For the entries that follow, retype exactly the lines from the one containing "a pattern of" to the one containing "Mario Escobar „Vaikai", inclusive, and only those. Images stay out of the copy.
=== Begin Enclosure ===
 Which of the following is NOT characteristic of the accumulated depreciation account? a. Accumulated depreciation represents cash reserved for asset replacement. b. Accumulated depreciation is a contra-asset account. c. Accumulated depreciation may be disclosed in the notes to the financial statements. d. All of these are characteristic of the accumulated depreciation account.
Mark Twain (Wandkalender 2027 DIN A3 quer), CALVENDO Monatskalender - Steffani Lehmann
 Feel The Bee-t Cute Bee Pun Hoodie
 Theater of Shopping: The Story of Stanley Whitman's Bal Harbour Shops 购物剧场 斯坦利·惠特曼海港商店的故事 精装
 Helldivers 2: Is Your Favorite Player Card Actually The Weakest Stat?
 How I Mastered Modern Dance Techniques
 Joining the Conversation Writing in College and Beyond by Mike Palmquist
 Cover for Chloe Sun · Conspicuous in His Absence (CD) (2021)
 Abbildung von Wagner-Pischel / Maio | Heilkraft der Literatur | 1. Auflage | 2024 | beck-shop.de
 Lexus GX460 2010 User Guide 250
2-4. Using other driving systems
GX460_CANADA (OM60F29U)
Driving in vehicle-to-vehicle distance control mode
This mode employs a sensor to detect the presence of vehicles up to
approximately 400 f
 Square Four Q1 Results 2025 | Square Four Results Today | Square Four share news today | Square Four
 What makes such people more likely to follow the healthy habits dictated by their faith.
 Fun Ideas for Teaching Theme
=== End Enclosure ===
=== Begin Enclosure ===
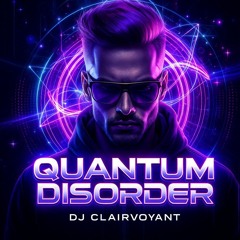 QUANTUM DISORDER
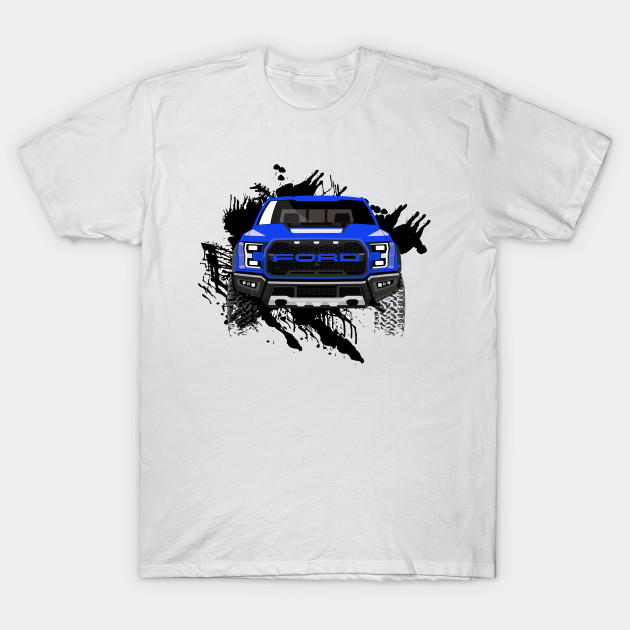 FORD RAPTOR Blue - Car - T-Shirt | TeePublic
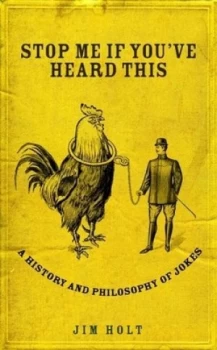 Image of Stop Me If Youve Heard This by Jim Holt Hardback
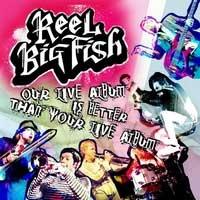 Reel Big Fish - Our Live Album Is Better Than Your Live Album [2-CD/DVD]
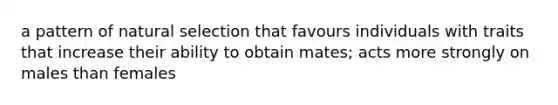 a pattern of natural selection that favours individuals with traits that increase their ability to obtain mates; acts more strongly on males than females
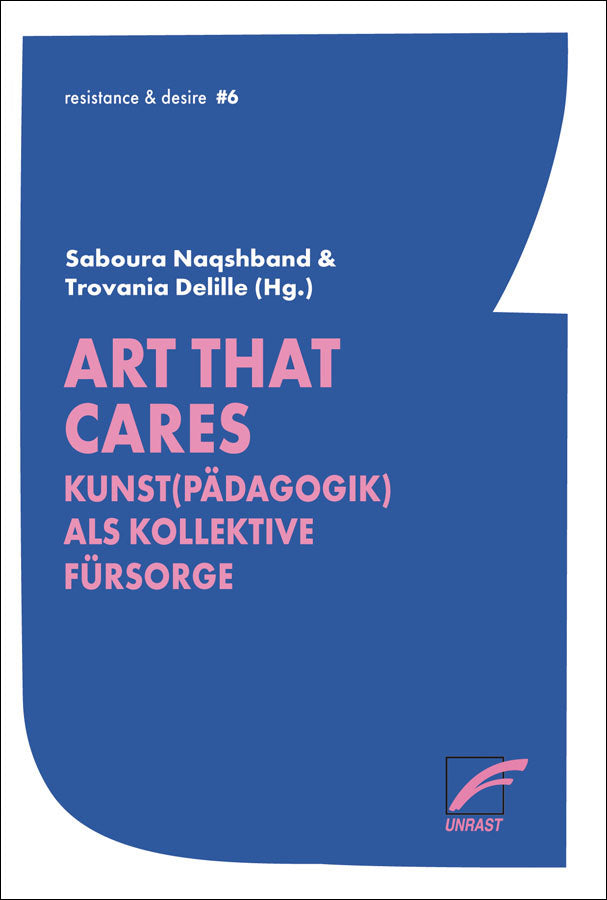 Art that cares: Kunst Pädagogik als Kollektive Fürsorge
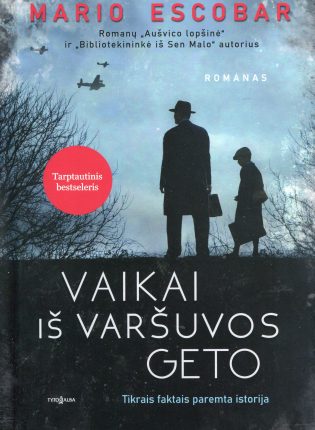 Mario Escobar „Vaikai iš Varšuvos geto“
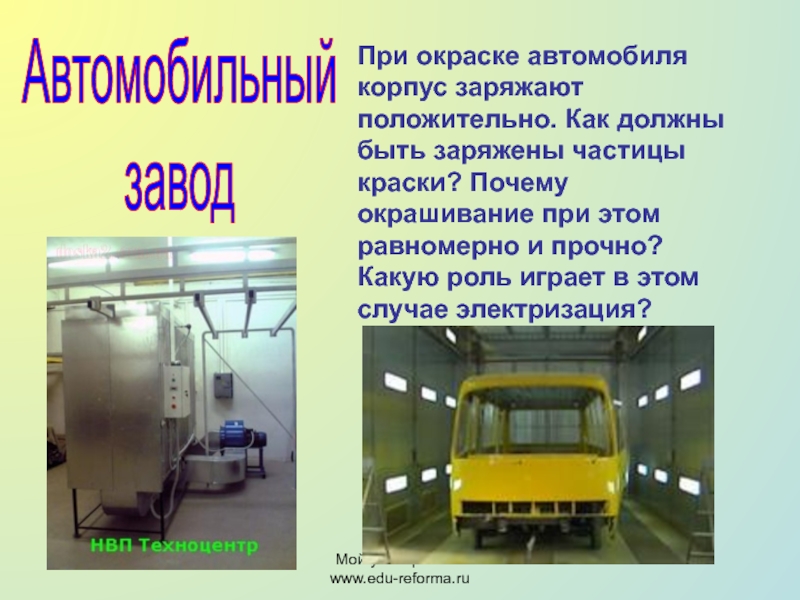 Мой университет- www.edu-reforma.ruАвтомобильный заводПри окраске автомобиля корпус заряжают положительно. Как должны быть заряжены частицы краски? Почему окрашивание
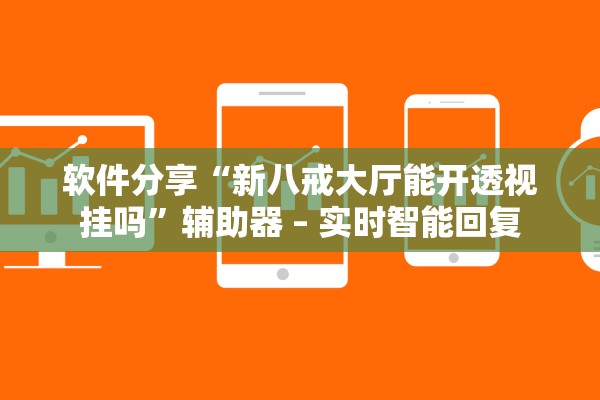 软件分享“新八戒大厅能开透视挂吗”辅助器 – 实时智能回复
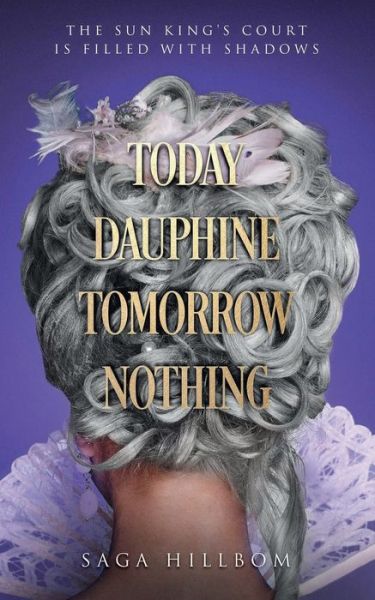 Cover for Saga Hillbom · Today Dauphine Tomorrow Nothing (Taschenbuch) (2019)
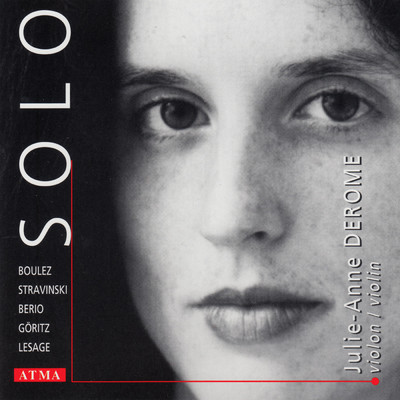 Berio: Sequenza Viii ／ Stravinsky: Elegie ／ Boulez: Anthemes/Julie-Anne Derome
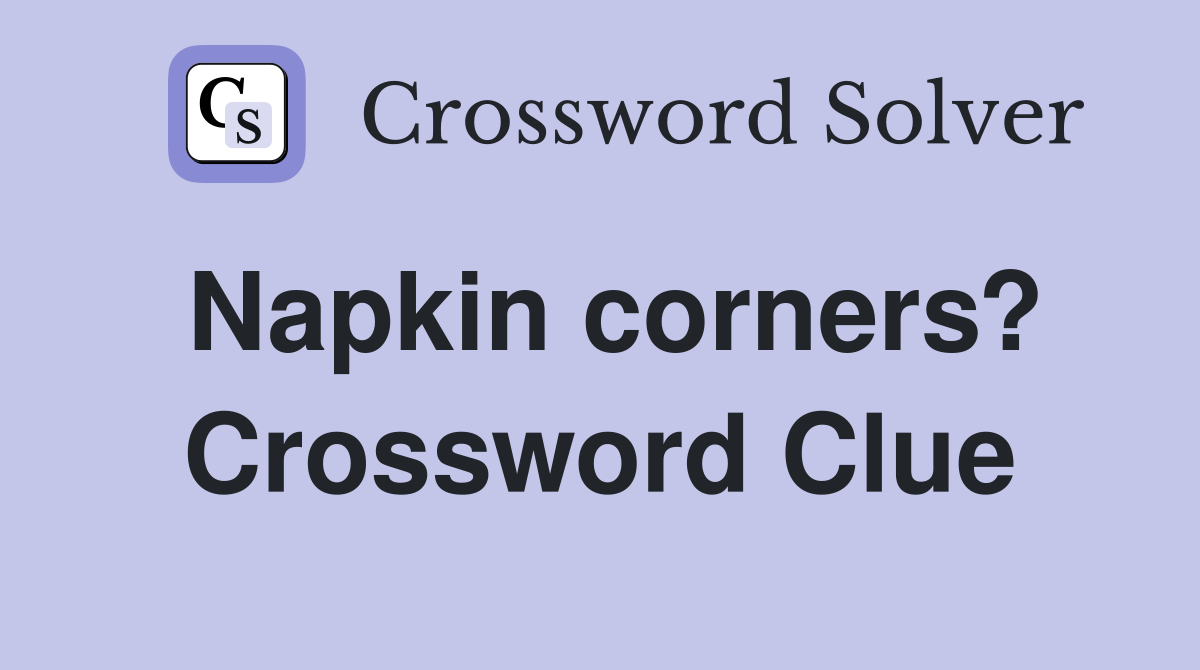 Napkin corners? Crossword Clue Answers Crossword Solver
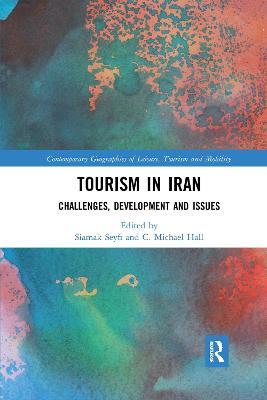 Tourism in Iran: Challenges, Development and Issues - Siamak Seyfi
=== End Enclosure ===
=== Begin Enclosure ===
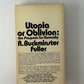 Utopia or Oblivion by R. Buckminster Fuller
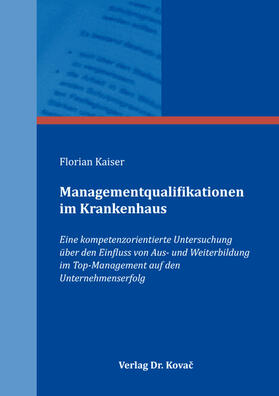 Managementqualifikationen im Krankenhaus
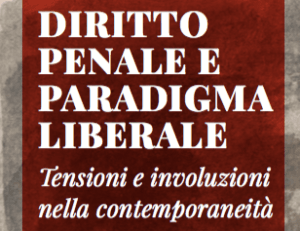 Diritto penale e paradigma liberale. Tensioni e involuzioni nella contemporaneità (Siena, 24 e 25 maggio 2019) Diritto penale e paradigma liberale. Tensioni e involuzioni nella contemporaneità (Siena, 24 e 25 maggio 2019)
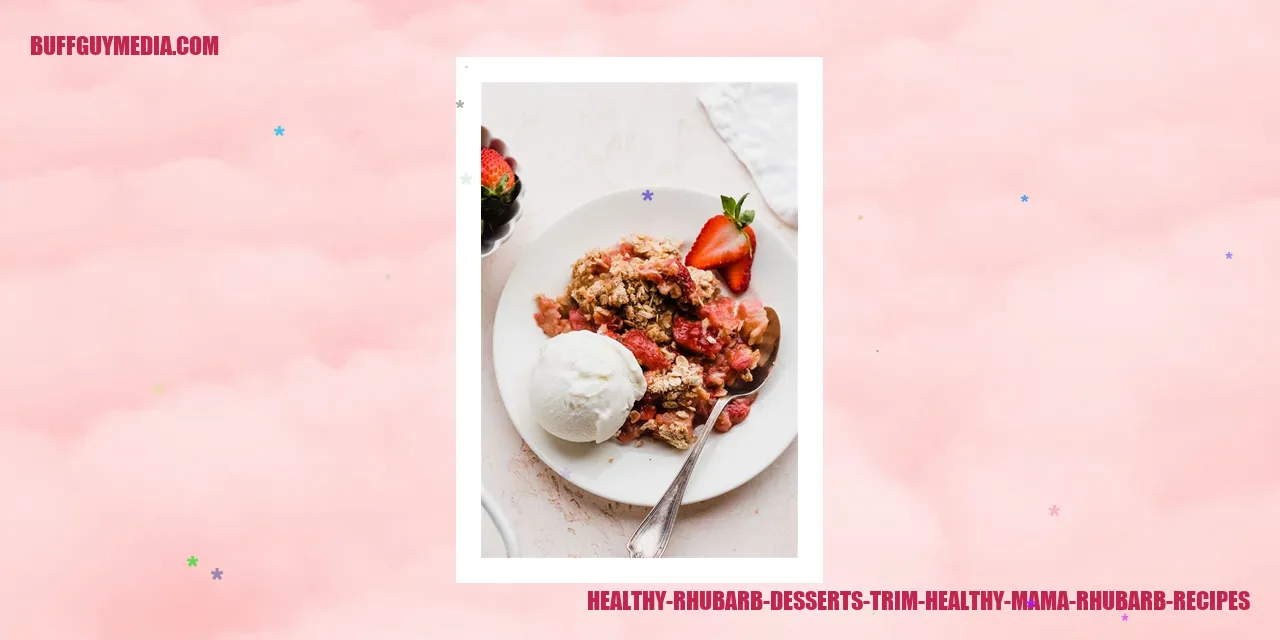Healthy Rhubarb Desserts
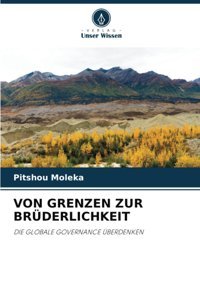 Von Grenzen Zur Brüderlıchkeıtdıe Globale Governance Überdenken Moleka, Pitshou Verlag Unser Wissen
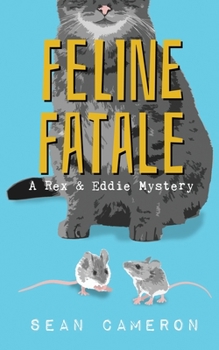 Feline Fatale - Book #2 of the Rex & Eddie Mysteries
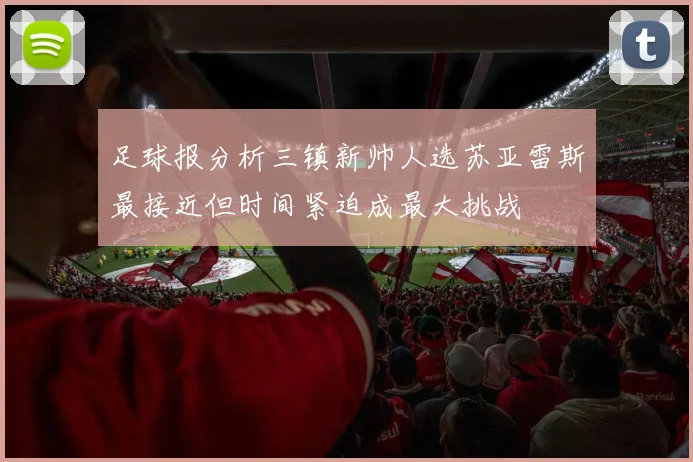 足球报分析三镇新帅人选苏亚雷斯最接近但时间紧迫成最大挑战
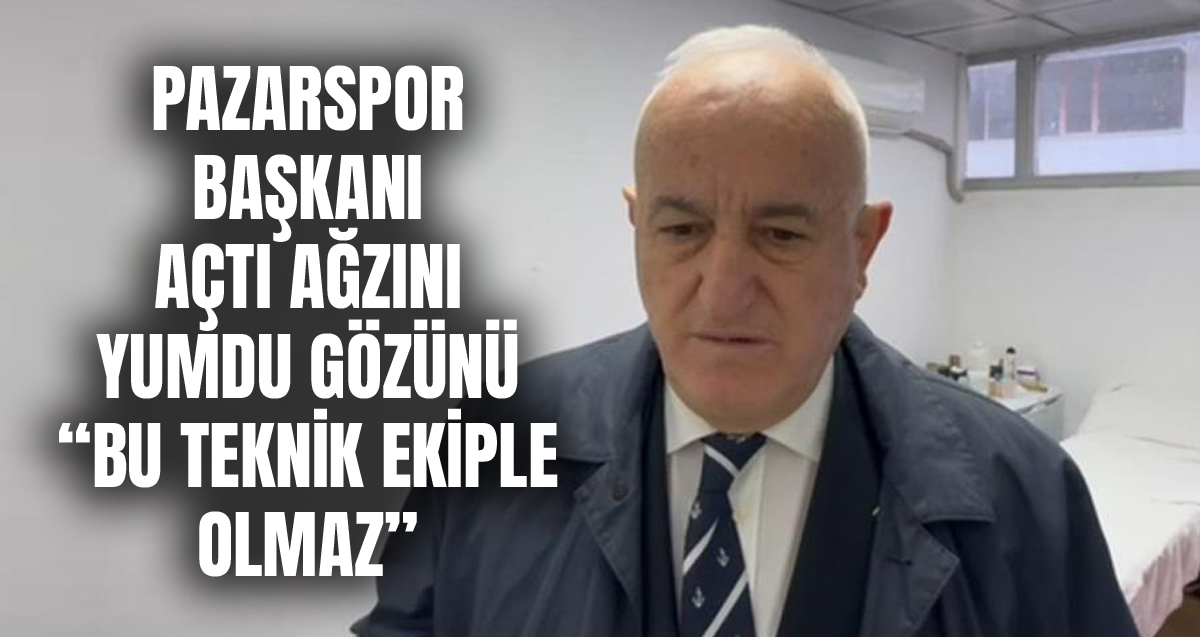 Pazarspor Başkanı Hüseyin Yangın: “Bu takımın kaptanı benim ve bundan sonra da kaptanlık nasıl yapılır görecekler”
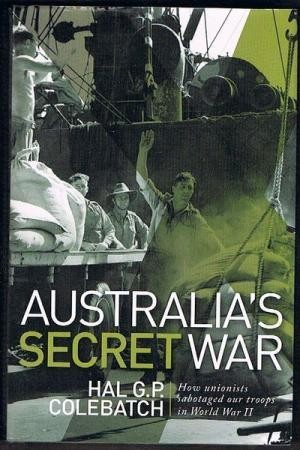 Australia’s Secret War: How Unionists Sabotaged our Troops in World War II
=== End Enclosure ===
OUTPUT:
 a pattern of natural selection that favours individuals with traits that increase their ability to obtain mates; acts more strongly on males than females
 Art that cares: Kunst Pädagogik als Kollektive Fürsorge
 Mario Escobar „Vaikai iš Varšuvos geto“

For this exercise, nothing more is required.